Stated goal:
Can you write out every one of the entries below word for word, leaving the pictures out?

Records shown:
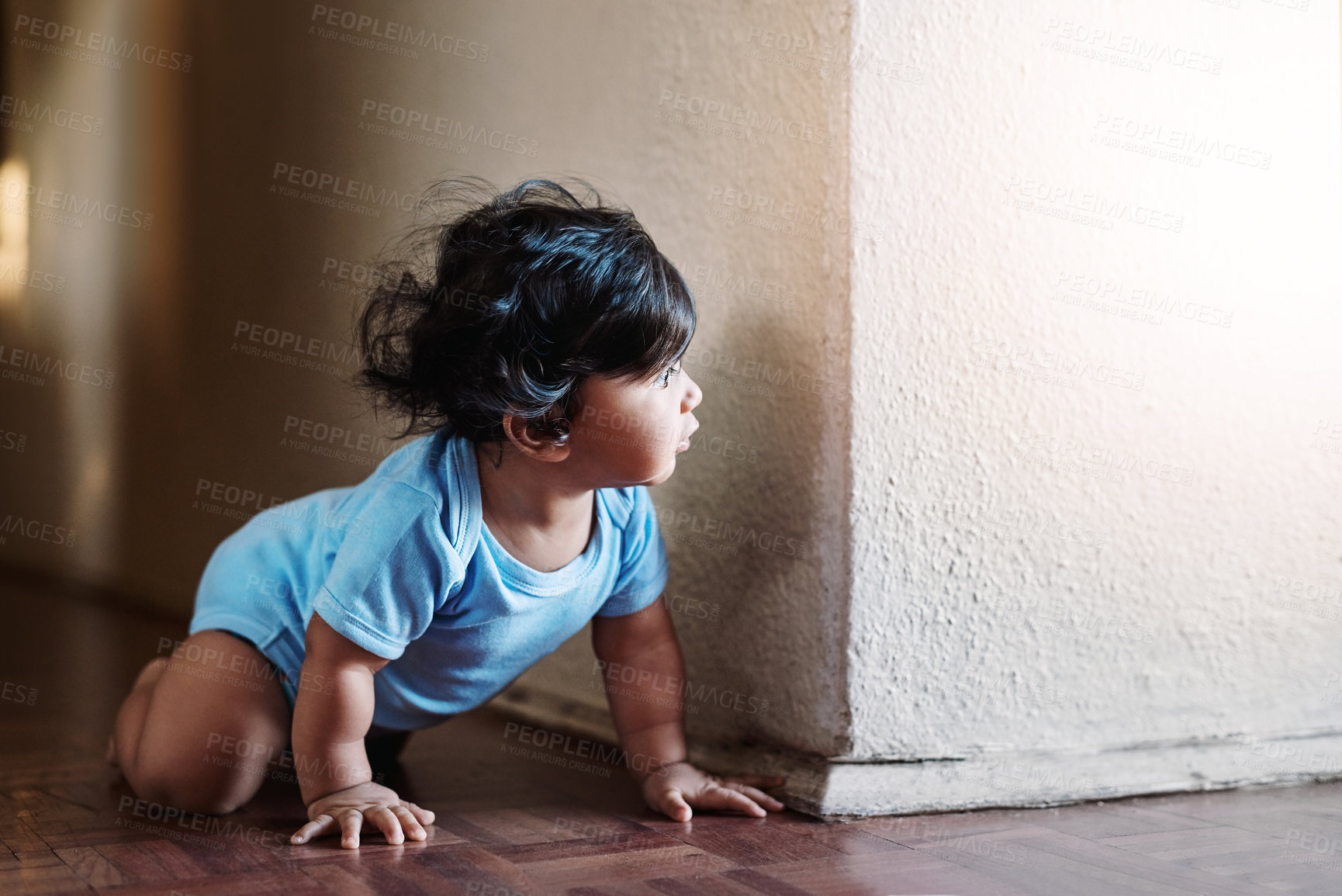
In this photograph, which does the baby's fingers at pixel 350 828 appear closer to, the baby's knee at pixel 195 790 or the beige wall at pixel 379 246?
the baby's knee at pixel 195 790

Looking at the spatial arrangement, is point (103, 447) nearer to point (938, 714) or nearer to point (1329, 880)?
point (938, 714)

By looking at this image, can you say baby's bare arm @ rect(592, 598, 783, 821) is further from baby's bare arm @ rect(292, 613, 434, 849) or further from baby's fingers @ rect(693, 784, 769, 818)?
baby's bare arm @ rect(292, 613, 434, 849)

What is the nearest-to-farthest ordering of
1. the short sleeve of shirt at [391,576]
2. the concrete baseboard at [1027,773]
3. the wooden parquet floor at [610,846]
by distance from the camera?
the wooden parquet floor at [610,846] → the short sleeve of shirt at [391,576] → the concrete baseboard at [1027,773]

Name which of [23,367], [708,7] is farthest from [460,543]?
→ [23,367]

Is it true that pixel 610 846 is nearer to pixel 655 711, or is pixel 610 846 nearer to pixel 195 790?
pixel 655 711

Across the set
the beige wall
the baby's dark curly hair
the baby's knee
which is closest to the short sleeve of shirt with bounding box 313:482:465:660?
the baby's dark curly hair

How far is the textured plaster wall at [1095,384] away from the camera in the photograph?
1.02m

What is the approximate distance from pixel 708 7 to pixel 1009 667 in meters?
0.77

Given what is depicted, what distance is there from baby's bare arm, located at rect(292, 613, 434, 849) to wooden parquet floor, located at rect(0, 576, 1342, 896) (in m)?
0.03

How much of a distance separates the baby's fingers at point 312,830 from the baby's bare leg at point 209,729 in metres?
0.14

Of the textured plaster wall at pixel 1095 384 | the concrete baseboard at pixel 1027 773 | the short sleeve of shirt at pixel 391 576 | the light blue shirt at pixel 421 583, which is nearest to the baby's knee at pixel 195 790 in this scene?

Worked answer:
In this photograph, which does the baby's fingers at pixel 350 828 appear closer to, the baby's knee at pixel 195 790 or the beige wall at pixel 379 246?
the baby's knee at pixel 195 790

Looking at the spatial arrangement, is point (103, 447) nearer to point (938, 714) or nearer to point (1329, 880)?
point (938, 714)

By looking at this image, can you say baby's bare arm @ rect(592, 598, 783, 821) is further from baby's bare arm @ rect(292, 613, 434, 849) or further from baby's fingers @ rect(693, 784, 769, 818)?
baby's bare arm @ rect(292, 613, 434, 849)

What is the nearest-to-farthest ordering of
1. the short sleeve of shirt at [391,576]
2. the concrete baseboard at [1027,773]
3. the wooden parquet floor at [610,846]
by distance from the camera?
the wooden parquet floor at [610,846] → the short sleeve of shirt at [391,576] → the concrete baseboard at [1027,773]

Name which of [23,367], [708,7] is farthest from [460,543]?
→ [23,367]

Is it true that pixel 610 846 is nearer to pixel 655 711, or is pixel 610 846 nearer to pixel 195 790?
pixel 655 711

Across the set
the beige wall
the baby's dark curly hair
the baby's knee
which is closest to the short sleeve of shirt with bounding box 313:482:465:660?
the baby's dark curly hair

How far is the textured plaster wall at [1095,384] away from the camera in the photograph?
1.02m

What is the approximate distance from pixel 708 7 to pixel 1009 667 in meters?
0.77

Given what is depicted, what distance is there from baby's bare arm, located at rect(292, 613, 434, 849) to wooden parquet floor, located at rect(0, 576, 1342, 896) (in m)?
0.03

How much of a distance separates the baby's fingers at point 312,830 from the baby's bare leg at point 209,729 in metres?
0.14

Of the textured plaster wall at pixel 1095 384 | the concrete baseboard at pixel 1027 773 | the short sleeve of shirt at pixel 391 576 | the light blue shirt at pixel 421 583, which is nearest to the baby's knee at pixel 195 790 in this scene?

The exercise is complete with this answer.